• Supplied material:
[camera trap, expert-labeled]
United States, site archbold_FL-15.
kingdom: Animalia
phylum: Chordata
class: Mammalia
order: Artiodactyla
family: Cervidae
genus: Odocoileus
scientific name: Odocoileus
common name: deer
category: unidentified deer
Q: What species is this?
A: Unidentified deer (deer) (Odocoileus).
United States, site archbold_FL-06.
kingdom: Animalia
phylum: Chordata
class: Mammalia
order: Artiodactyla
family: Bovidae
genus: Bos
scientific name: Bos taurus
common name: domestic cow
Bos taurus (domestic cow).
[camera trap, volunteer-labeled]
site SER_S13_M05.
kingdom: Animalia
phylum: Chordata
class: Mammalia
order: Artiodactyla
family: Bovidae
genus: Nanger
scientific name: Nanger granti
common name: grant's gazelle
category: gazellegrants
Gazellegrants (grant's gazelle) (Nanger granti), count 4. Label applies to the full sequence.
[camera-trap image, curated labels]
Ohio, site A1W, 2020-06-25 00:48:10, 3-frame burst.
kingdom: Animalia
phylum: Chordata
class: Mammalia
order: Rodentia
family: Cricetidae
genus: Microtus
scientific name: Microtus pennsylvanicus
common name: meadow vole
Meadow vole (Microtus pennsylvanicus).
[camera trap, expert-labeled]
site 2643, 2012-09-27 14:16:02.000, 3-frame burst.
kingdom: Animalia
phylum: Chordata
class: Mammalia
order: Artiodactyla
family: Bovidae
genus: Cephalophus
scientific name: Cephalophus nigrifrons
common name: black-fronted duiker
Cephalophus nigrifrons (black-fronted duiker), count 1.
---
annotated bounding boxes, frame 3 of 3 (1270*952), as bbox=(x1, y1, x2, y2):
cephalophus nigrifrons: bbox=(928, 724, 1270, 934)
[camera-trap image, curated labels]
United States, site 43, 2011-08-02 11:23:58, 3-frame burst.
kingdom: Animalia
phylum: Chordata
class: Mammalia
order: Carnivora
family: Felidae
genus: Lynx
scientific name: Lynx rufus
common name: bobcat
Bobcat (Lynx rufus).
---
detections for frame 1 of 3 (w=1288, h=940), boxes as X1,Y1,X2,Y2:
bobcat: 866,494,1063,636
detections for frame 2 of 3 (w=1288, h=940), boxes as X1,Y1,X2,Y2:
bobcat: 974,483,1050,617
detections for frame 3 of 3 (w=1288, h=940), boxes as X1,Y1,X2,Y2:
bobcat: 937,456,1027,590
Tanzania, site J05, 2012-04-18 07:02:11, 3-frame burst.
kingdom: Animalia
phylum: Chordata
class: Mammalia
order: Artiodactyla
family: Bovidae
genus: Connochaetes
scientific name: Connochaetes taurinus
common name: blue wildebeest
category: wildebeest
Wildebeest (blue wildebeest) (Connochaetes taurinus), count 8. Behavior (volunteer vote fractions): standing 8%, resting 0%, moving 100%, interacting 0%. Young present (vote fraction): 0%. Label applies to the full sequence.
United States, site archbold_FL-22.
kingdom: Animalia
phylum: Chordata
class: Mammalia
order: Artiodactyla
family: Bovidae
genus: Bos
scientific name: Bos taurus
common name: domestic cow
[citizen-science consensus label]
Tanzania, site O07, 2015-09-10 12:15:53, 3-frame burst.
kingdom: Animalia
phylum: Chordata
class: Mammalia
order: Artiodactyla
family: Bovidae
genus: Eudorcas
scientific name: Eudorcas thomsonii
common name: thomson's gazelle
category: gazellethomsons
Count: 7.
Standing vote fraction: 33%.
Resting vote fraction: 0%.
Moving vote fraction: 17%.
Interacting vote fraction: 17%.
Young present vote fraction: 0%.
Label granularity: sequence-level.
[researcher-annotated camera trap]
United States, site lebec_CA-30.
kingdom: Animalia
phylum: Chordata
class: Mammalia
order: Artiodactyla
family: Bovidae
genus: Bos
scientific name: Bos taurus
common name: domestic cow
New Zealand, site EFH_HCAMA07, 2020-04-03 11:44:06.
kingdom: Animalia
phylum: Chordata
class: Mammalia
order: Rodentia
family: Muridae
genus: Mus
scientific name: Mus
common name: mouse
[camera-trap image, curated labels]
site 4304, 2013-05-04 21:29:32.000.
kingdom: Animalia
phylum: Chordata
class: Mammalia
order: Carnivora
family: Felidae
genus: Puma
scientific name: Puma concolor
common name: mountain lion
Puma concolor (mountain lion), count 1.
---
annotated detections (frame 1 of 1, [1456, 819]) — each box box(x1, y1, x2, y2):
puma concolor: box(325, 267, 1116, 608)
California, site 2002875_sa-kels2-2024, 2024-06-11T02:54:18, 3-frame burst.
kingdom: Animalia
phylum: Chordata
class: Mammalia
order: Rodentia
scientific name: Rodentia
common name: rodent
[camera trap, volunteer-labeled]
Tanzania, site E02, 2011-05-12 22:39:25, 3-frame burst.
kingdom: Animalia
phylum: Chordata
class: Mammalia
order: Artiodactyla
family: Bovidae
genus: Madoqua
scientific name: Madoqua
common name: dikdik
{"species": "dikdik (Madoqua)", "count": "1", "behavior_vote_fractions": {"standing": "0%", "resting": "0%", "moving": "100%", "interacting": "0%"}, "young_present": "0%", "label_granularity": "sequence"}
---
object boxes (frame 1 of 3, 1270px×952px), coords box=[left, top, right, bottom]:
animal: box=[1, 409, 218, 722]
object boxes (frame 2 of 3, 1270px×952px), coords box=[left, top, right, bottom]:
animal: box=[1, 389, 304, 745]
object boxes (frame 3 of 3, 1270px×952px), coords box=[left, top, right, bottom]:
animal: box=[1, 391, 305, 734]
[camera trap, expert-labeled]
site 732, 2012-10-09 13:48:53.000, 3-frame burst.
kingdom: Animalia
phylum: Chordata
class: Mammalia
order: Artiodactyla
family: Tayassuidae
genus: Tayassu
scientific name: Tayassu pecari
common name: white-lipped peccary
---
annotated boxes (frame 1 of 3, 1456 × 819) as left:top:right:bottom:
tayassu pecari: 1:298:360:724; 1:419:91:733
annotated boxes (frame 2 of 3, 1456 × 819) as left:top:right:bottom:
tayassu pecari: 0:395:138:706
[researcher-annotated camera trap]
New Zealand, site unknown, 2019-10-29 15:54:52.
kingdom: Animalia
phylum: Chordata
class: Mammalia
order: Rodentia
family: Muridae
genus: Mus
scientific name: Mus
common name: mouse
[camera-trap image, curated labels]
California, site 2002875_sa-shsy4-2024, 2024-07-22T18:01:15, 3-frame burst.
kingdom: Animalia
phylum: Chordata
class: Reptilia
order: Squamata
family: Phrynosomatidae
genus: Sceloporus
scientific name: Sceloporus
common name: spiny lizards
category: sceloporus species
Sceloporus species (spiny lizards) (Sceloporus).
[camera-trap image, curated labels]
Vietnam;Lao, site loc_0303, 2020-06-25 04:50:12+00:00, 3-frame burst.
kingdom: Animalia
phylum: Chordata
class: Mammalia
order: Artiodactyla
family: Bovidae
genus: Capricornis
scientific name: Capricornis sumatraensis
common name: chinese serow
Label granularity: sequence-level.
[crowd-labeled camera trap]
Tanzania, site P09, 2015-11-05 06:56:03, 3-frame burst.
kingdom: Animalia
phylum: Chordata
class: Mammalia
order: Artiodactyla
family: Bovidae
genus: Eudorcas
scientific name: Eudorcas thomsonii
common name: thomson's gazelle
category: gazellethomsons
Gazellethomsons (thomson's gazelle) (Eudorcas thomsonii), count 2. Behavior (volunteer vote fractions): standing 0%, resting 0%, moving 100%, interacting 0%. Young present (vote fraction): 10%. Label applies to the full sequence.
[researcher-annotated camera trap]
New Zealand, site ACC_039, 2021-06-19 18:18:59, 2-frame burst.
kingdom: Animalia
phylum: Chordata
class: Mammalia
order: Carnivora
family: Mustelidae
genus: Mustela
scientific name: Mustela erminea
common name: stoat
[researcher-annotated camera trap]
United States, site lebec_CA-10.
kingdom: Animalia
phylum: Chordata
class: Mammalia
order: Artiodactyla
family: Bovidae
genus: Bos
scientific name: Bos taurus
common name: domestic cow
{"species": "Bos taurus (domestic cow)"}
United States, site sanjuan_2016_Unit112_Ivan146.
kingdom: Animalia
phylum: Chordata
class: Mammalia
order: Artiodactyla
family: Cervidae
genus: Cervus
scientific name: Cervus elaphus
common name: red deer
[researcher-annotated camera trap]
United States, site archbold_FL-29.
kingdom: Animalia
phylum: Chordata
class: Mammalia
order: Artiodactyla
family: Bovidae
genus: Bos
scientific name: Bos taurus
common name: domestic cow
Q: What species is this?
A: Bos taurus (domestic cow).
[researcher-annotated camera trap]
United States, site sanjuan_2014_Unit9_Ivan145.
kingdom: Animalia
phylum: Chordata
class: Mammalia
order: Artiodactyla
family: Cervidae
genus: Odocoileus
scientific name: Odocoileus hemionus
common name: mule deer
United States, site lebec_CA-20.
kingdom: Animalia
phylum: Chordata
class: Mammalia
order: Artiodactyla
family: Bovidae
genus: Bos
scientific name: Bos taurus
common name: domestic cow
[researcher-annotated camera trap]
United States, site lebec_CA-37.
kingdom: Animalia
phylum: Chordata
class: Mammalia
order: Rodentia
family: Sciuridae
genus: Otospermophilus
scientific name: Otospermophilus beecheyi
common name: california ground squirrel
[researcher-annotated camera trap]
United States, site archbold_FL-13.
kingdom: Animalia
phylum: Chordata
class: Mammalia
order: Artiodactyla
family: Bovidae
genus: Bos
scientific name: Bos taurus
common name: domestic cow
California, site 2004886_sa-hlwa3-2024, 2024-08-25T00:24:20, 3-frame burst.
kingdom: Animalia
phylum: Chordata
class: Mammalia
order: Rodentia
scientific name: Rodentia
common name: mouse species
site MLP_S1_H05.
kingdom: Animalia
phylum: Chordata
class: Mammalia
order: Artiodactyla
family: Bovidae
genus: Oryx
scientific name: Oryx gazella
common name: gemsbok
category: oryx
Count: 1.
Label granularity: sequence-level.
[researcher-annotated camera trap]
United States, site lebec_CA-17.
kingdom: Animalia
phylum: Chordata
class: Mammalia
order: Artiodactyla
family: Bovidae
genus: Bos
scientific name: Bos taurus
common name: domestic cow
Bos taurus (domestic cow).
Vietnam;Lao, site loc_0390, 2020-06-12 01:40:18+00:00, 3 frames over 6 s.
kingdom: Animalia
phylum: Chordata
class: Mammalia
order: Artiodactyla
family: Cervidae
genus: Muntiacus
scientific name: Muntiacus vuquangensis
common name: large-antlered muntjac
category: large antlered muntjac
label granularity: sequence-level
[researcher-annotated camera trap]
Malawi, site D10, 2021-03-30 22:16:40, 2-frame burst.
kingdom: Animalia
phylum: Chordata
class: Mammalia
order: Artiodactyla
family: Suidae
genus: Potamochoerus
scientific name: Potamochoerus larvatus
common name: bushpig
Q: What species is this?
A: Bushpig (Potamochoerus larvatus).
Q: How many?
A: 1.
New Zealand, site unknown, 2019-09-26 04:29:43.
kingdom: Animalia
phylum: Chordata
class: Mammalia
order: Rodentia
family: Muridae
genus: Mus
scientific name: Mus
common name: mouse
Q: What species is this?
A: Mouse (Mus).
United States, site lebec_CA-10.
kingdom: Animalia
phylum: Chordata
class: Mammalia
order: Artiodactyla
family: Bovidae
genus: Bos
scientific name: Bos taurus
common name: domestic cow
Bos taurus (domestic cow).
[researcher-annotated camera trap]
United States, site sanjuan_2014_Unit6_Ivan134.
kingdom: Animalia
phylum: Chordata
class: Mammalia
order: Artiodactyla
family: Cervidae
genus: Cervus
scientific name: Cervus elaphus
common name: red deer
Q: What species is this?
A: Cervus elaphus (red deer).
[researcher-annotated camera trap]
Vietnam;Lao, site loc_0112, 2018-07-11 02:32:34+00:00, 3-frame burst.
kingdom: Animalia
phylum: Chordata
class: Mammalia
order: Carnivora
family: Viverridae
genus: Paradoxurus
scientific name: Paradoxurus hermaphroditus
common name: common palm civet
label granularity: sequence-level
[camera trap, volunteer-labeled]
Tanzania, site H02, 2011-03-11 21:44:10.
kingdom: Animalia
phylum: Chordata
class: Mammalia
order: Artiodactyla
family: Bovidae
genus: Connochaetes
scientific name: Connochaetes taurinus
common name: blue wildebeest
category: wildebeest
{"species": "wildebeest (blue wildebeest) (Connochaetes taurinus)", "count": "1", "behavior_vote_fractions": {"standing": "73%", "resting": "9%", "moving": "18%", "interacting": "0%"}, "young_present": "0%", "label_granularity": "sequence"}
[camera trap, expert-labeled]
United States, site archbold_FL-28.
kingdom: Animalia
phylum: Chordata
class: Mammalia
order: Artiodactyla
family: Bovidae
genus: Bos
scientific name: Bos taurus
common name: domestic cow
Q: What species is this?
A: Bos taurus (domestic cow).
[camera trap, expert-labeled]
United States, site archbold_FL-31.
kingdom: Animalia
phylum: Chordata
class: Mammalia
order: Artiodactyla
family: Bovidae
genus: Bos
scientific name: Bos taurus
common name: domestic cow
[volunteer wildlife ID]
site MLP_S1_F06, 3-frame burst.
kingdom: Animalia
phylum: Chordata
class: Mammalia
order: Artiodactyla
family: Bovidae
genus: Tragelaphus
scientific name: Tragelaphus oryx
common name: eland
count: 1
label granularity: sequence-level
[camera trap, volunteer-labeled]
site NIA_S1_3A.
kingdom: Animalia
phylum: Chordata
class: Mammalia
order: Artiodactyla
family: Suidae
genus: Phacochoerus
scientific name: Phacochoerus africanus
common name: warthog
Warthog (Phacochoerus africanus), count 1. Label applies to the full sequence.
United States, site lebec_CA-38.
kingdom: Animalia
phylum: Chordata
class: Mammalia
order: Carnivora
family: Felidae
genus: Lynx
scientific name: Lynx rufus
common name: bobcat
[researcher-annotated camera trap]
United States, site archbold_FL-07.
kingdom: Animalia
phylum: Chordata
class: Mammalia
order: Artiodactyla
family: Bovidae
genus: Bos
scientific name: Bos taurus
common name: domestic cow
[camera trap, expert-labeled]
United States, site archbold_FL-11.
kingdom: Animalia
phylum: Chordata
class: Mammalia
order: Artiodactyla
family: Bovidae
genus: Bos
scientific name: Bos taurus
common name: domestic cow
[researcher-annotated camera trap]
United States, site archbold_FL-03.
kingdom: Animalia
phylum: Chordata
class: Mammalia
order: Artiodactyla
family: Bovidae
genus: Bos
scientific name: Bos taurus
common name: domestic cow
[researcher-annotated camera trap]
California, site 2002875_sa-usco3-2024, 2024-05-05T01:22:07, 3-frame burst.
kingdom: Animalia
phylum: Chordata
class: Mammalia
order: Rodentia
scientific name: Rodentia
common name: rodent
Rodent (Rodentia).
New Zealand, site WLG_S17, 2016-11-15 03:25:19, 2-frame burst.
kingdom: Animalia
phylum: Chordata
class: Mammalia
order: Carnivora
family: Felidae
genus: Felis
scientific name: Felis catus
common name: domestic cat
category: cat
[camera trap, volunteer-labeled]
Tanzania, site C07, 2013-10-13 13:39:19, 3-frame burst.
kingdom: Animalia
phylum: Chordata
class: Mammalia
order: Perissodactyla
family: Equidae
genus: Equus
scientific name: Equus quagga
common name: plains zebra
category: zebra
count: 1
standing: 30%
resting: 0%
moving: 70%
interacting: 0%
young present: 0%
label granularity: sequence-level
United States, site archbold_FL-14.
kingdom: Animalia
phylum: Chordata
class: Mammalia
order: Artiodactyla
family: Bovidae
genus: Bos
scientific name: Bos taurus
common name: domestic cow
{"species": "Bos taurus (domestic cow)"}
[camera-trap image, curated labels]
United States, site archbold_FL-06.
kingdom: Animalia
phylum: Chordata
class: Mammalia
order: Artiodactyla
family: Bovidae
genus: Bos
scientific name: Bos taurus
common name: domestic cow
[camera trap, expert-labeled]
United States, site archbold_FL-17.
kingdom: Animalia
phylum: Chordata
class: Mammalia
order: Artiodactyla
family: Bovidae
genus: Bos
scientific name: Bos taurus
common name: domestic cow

• Directions:
Would you retype exactly the lines above, from the line with "common name: mountain lion" to the line with "Tanzania, site E02, 2011-05-12", with both end lines kept and nothing more?

• Exercise answer:
common name: mountain lion
Puma concolor (mountain lion), count 1.
---
annotated detections (frame 1 of 1, [1456, 819]) — each box box(x1, y1, x2, y2):
puma concolor: box(325, 267, 1116, 608)
California, site 2002875_sa-kels2-2024, 2024-06-11T02:54:18, 3-frame burst.
kingdom: Animalia
phylum: Chordata
class: Mammalia
order: Rodentia
scientific name: Rodentia
common name: rodent
[camera trap, volunteer-labeled]
Tanzania, site E02, 2011-05-12 22:39:25, 3-frame burst.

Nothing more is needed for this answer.